- Texte visé : Texte de la commission sur la proposition de loi organique, adoptée par le Sénat, après engagement de la procédure accélérée, visant à reporter le renouvellement général des membres du congrès et des assemblées de province de la Nouvelle-Calédonie afin de permettre la poursuite de la discussion sur l’accord du 12 juillet 2025 et sa mise en œuvre (n°1969)., n° 1980-A0
- Stade de lecture : 1ère lecture (2ème assemblée saisie)
- Examiné par : Assemblée nationale (séance publique)
Supprimer cet article.
Le Groupe Écologiste et Social, exprime son opposition à cette proposition de loi visant à reporter les élections provinciales en Kanaky-Nouvelle-Calédonie, au plus tard le 28 juin 2026.

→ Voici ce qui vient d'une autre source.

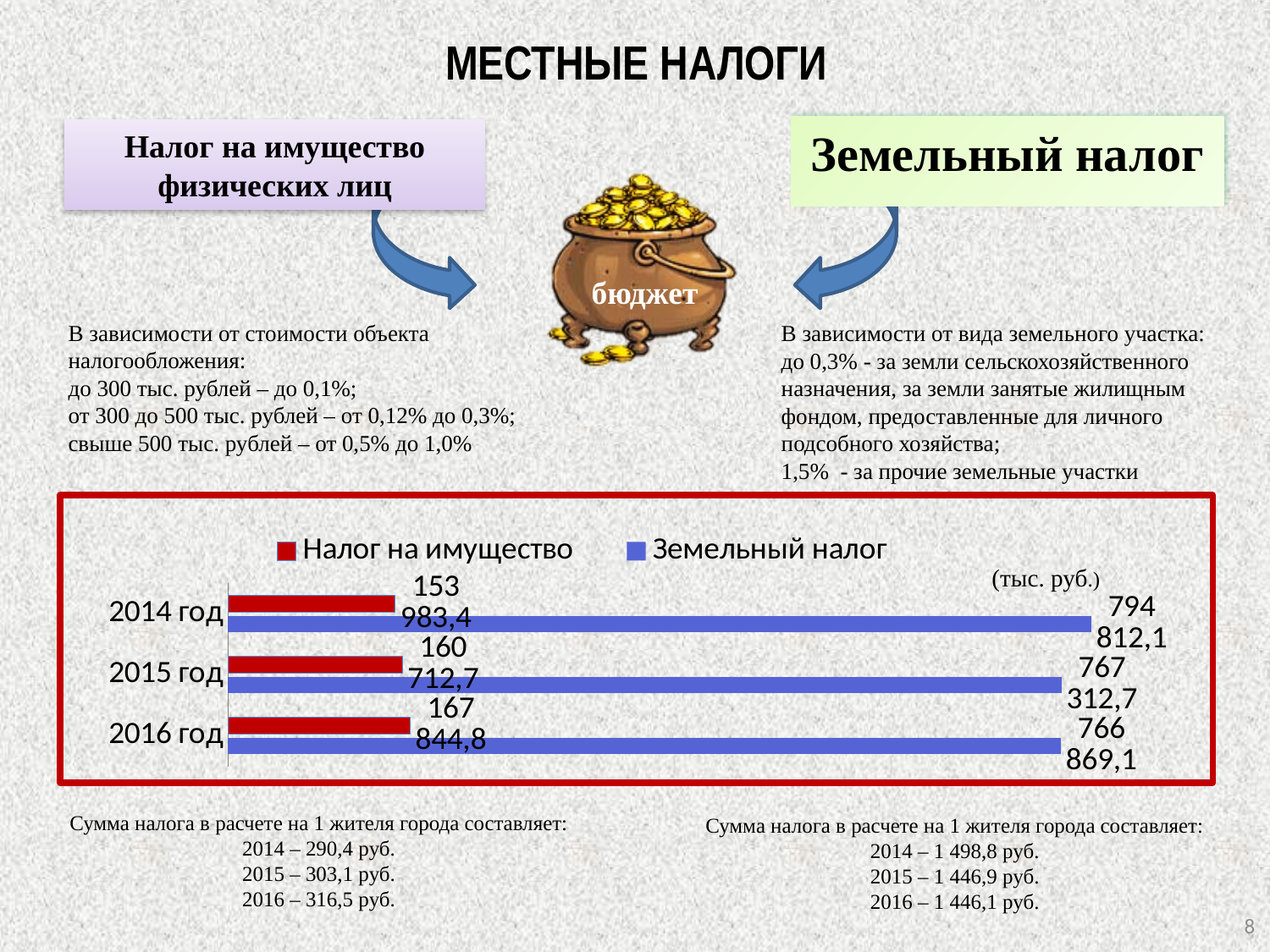
What is the value of Налог на имущество for 2016 год? 167 844,8 Does Налог на имущество rise or fall from 2014 год to 2016 год? rises What is the value of Налог на имущество for 2014 год? 153 983,4 What is the value of Земельный налог for 2016 год? 766 869,1 How many years are shown on the chart? 3 By how much did Налог на имущество increase from 2014 год to 2016 год? 13 861,4 In which year is Налог на имущество the lowest? 2014 год How many series does the legend list? 2 In which year is Земельный налог the highest? 2014 год What is the difference between Земельный налог in 2014 год and 2015 год? 27 499,4 What type of chart is shown on the slide? bar chart For 2015 год, which is larger: Налог на имущество or Земельный налог? Земельный налог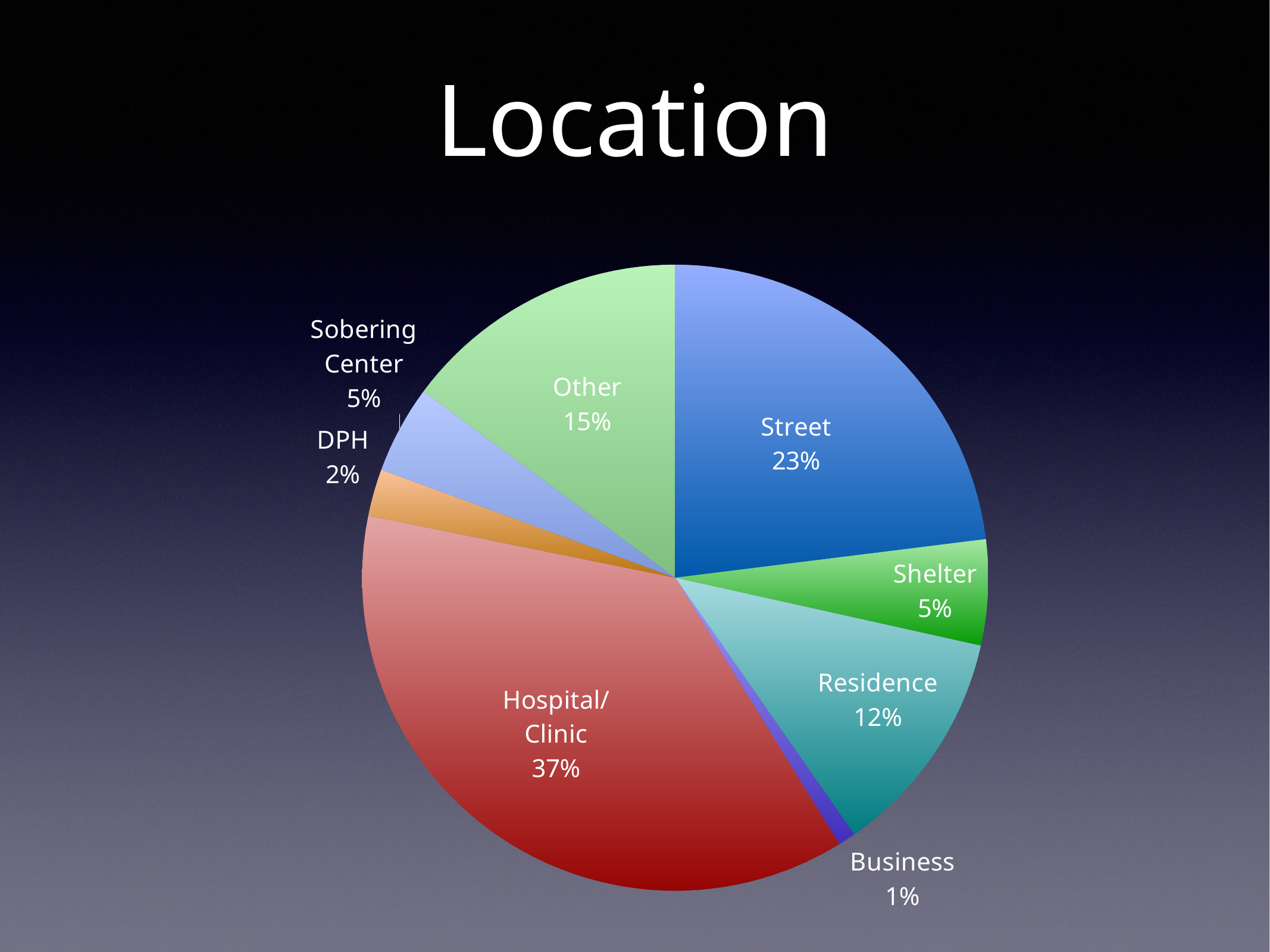
What percentage does the DPH slice represent? 2% What is the title of the chart? Location What percentage does the Street slice represent? 23% What percentage does the Residence slice represent? 12% What type of chart is shown on the slide? pie chart What is the combined percentage of the Shelter and Sobering Center slices? 10% Which is larger, the Other slice or the Residence slice? Other Which location has the smallest share of the pie? Business What is the difference in percentage points between Hospital/Clinic and Street? 14 What percentage does the Hospital/Clinic slice represent? 37% How many slices does the pie chart have? 8 Which location has the largest share of the pie? Hospital/Clinic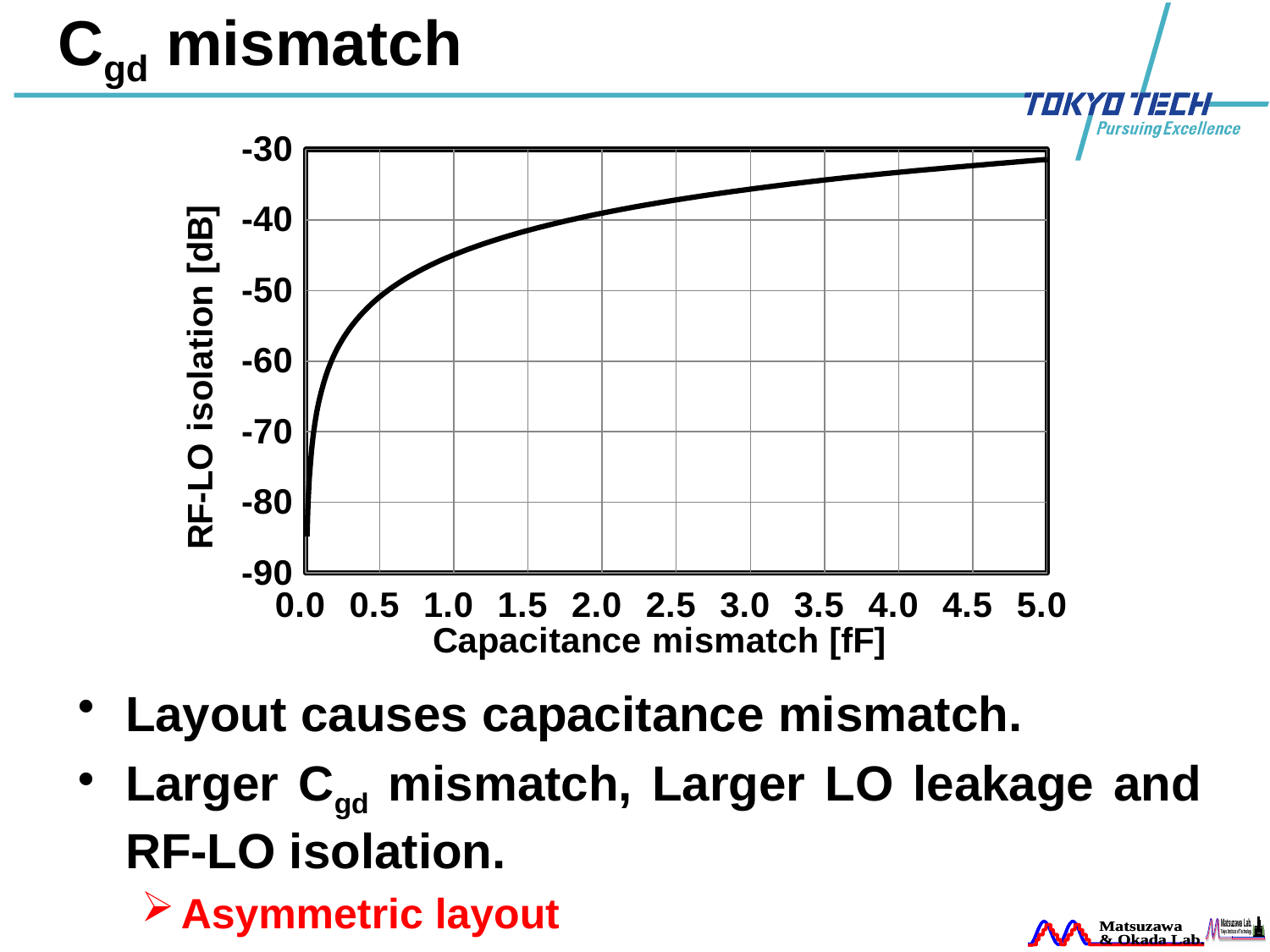
Is the RF-LO isolation larger at 4.0 fF or at 0.5 fF of capacitance mismatch? 4.0 fF Is the RF-LO isolation at a capacitance mismatch of 3.0 fF greater or less than -40 dB? greater Does the RF-LO isolation rise or fall as the capacitance mismatch increases along the x axis? rise At which capacitance mismatch value on the x axis is the RF-LO isolation highest? 5.0 fF What is the label of the x axis? Capacitance mismatch [fF] Is the RF-LO isolation at a capacitance mismatch of 0.2 fF greater or less than -70 dB? greater Is the RF-LO isolation at a capacitance mismatch of 1.0 fF greater or less than -50 dB? greater What is the label of the y axis? RF-LO isolation [dB] What kind of chart is shown on the slide? line chart At which end of the x axis is the RF-LO isolation lowest? 0.0 fF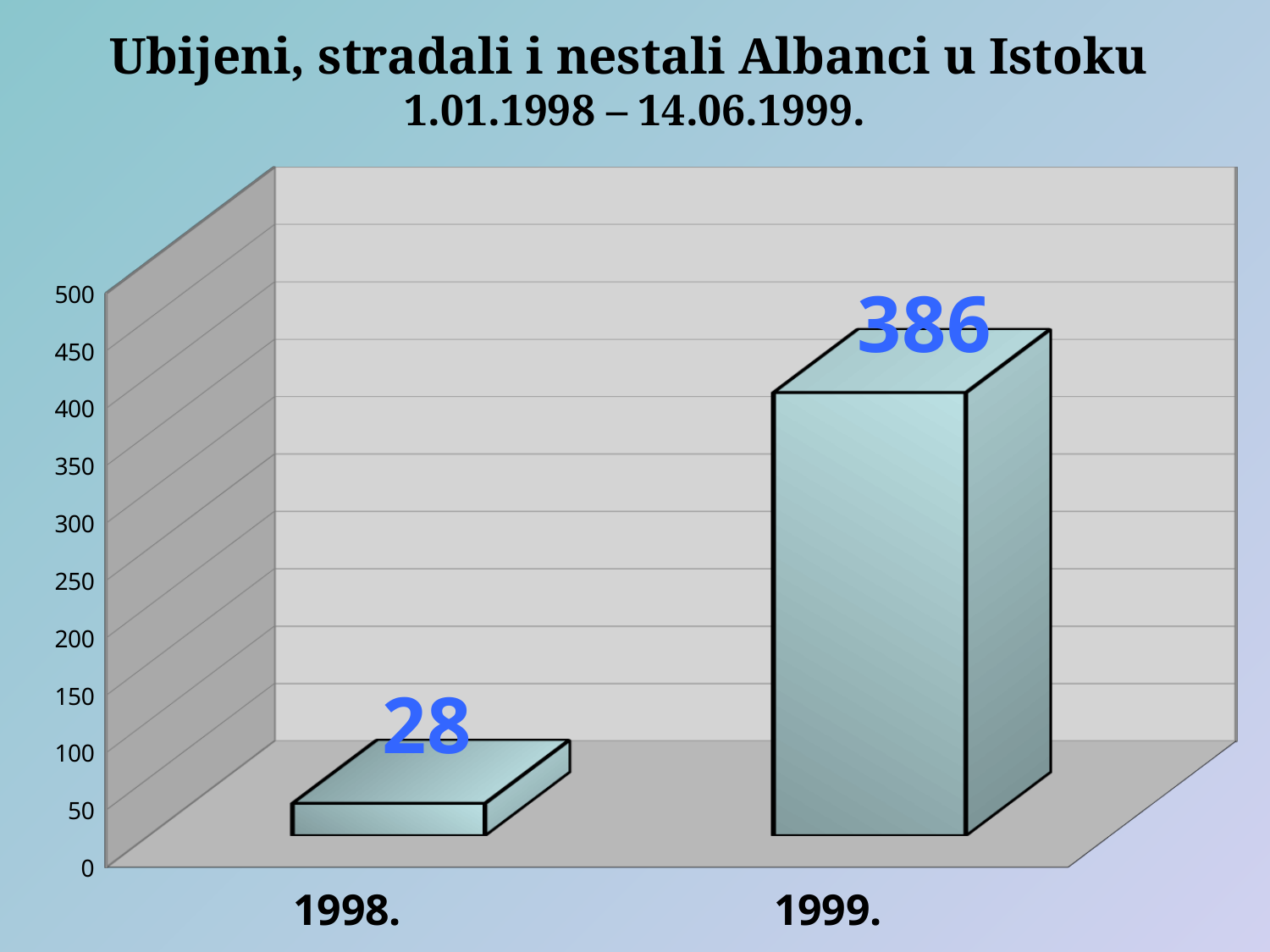
Which year has the lowest value? 1998. Is the value for 1998. greater or less than 100? less What is the value for 1999.? 386 What kind of chart is shown on the slide? bar chart How many categories are shown on the x axis? 2 Do the values rise or fall from 1998. to 1999.? rise Which is larger, the value for 1998. or the value for 1999.? 1999. Which year has the highest value? 1999. What is the title of the chart? Ubijeni, stradali i nestali Albanci u Istoku 1.01.1998 – 14.06.1999. Is the value for 1999. greater or less than 300? greater What is the value for 1998.? 28 What is the difference between the values for 1999. and 1998.? 358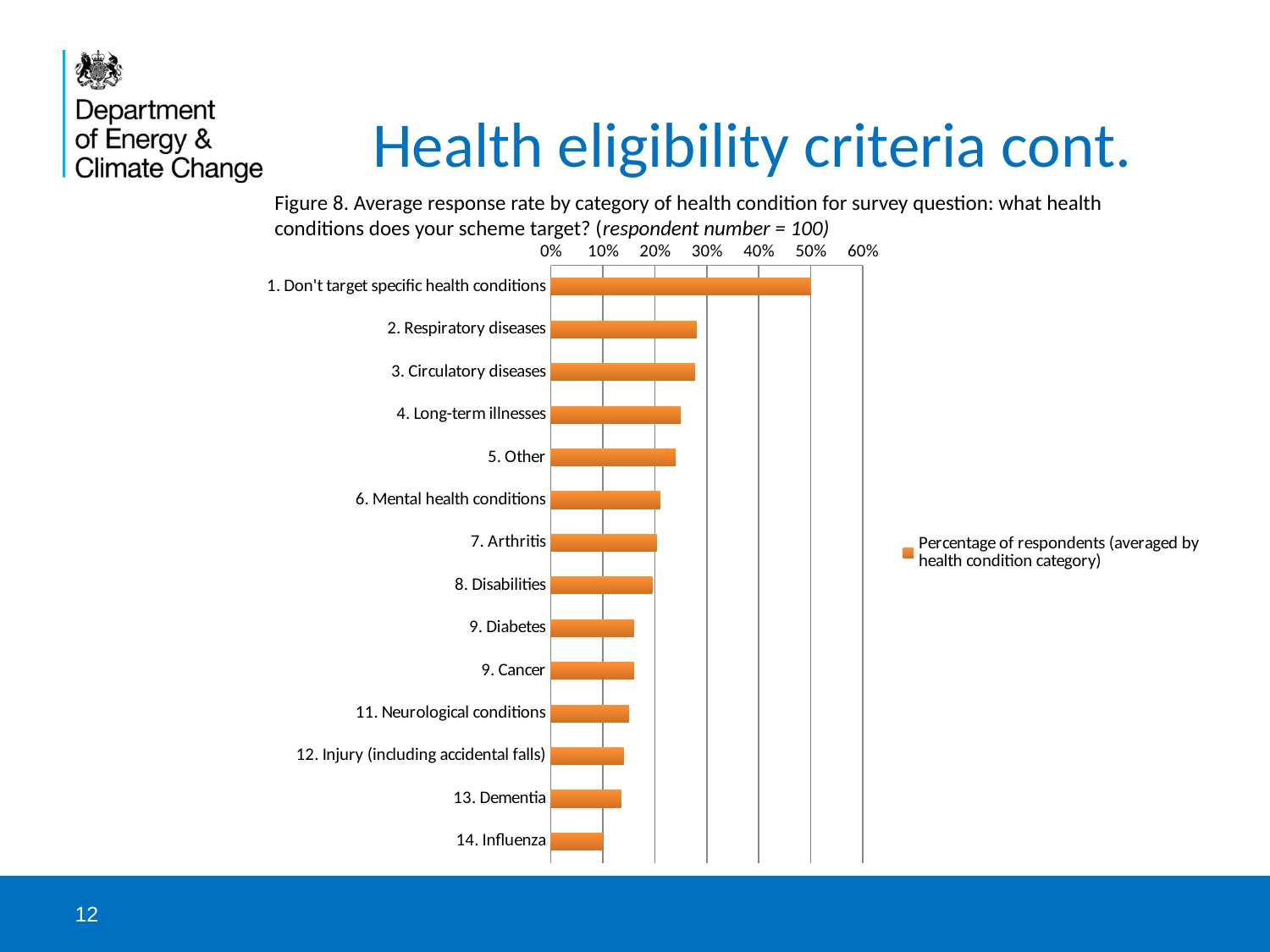
Which category has the highest percentage of respondents? 1. Don't target specific health conditions Is the value for 12. Injury (including accidental falls) greater or less than 10%? greater Which has a larger value: 4. Long-term illnesses or 13. Dementia? 4. Long-term illnesses Is the value for 1. Don't target specific health conditions greater or less than 40%? greater How many health condition categories are plotted in the chart? 14 What kind of chart is shown on the slide? Bar chart What is the figure number given in the chart's caption? Figure 8 Is the value for 3. Circulatory diseases greater or less than 30%? less How many series does the chart legend list? 1 Which category has the lowest percentage of respondents? 14. Influenza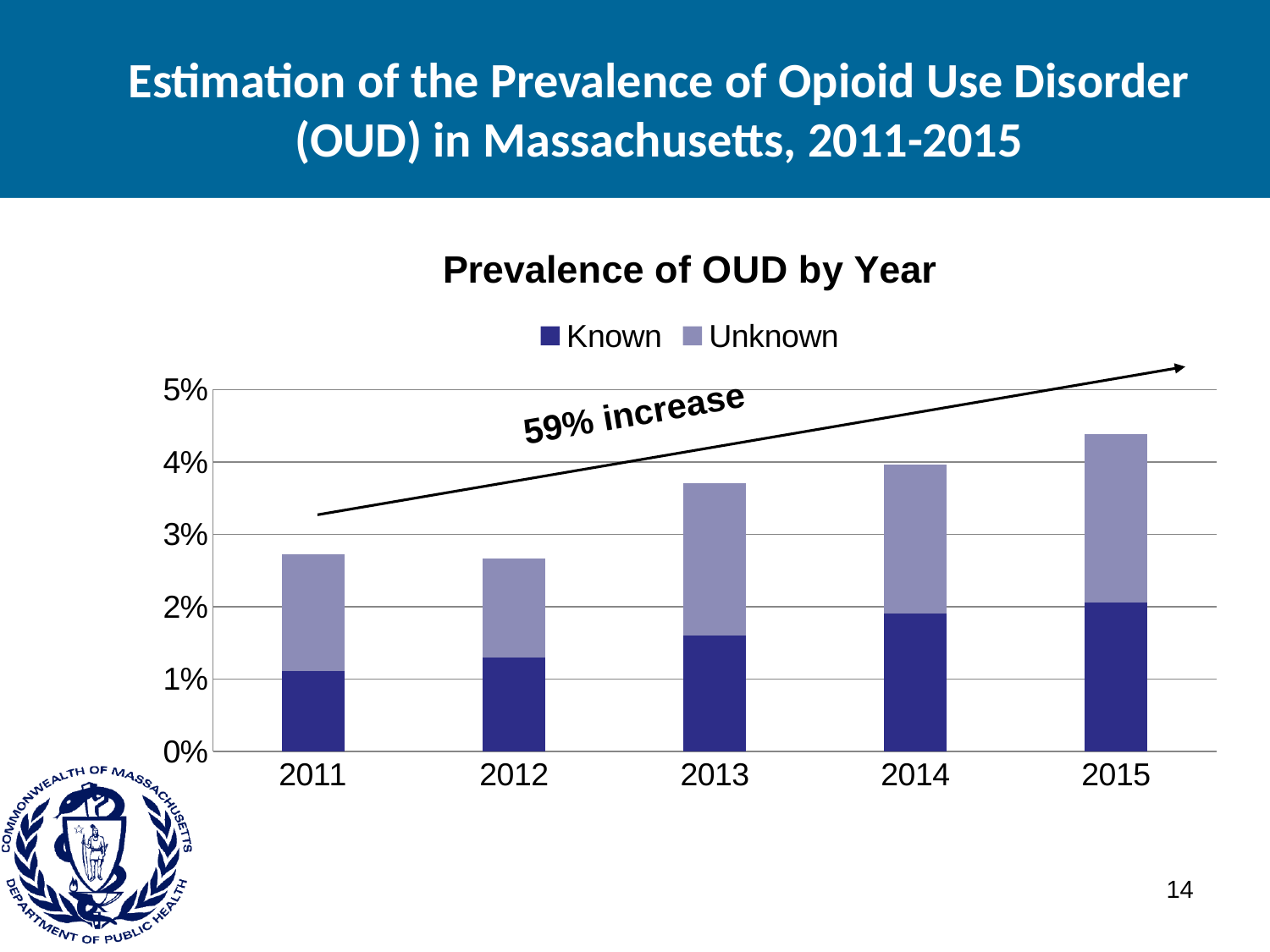
Which year has the highest total prevalence of OUD? 2015 Is the total prevalence for 2011 greater or less than 3%? less Is the total prevalence for 2013 greater or less than 3%? greater Is the Known value for 2013 greater or less than 1%? greater What kind of chart is shown on the slide? Stacked bar chart Do the total prevalence values generally rise or fall from 2011 to 2015? rise Which is larger, the Known value for 2013 or the Known value for 2015? 2015 How many years are shown on the x axis of the chart? 5 Which year has the lowest value for the Known series? 2011 What percentage increase is annotated on the chart? 59% increase How many series does the chart legend list? 2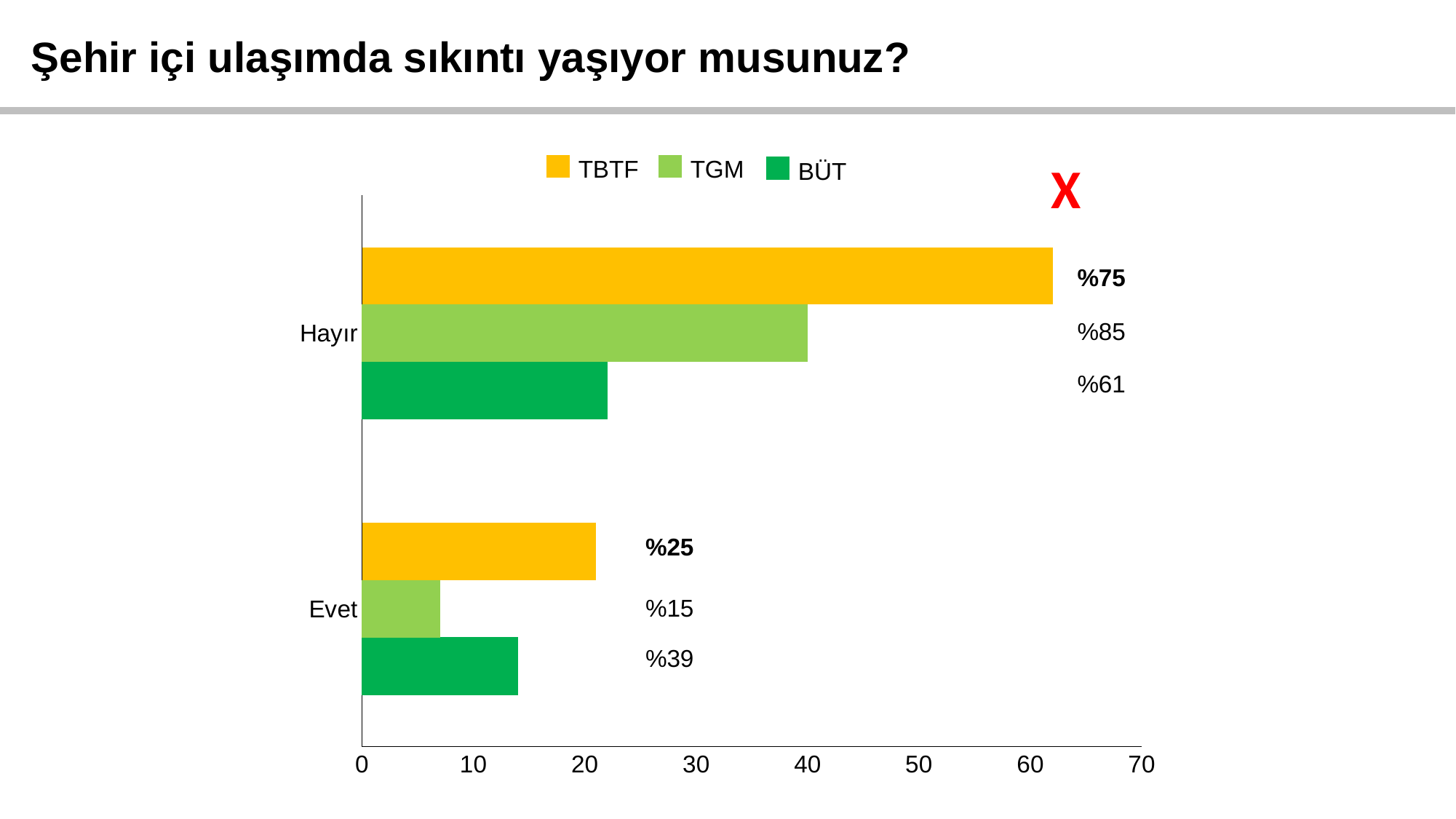
What is the labelled value for TGM in the Hayır category? %85 Which series are listed in the legend? TBTF, TGM, BÜT For the TBTF series, which category has the larger value, Hayır or Evet? Hayır What is the labelled value for BÜT in the Hayır category? %61 What is the labelled value for TBTF in the Evet category? %25 How many series does the legend list? 3 How many categories are shown on the vertical axis? 2 What is the labelled value for BÜT in the Evet category? %39 What is the labelled value for TGM in the Evet category? %15 What is the title of the slide? Şehir içi ulaşımda sıkıntı yaşıyor musunuz? What is the labelled value for TBTF in the Hayır category? %75 What kind of chart is shown on the slide? Bar chart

Le report des élections provinciales constitue les prémices de la mise en œuvre du projet d’accord de Bougival qui est loin de faire consensus au sein des forces politiques. Ce projet d’accord, au regard des circonstances de son adoption et des réactions politiques qu’il a suscitées, ne peut pas constituer une base à partir de laquelle l’avenir institutionnel de la Nouvelle-Calédonie sera décidé.
Nous sommes dans l’obligation de rappeler que la signature des membres des délégations présentes à Bougival ne portait pas sur le contenu du texte, mais bien sur un engagement à le présenter auprès de leur base, comme l’atteste d’ailleurs la mention précédant les signatures. Nous ne pouvons donc considérer le projet d’accord de Bougival comme un véritable accord politique.
Surtout, ce projet a été rejeté lors du congrès des FLNKS qui a, depuis, officiellement retiré sa signature de l’accord. Le consensus est une prérogative indispensable à toute évolution pérenne du statut de la Nouvelle-Calédonie. Un passage en force risquerait de briser le processus entamé et de mettre un terme aux discussions engagées.
Notre groupe politique appelle à une reprise du dialogue respectueuse entre les forces politiques dans le respect de l’identité kanak et de l’autodétermination des néo-calédoniens. Outre-passer le consensus politique et engager un projet de loi constitutionnel ne peut mener qu’au conflit et à la rupture.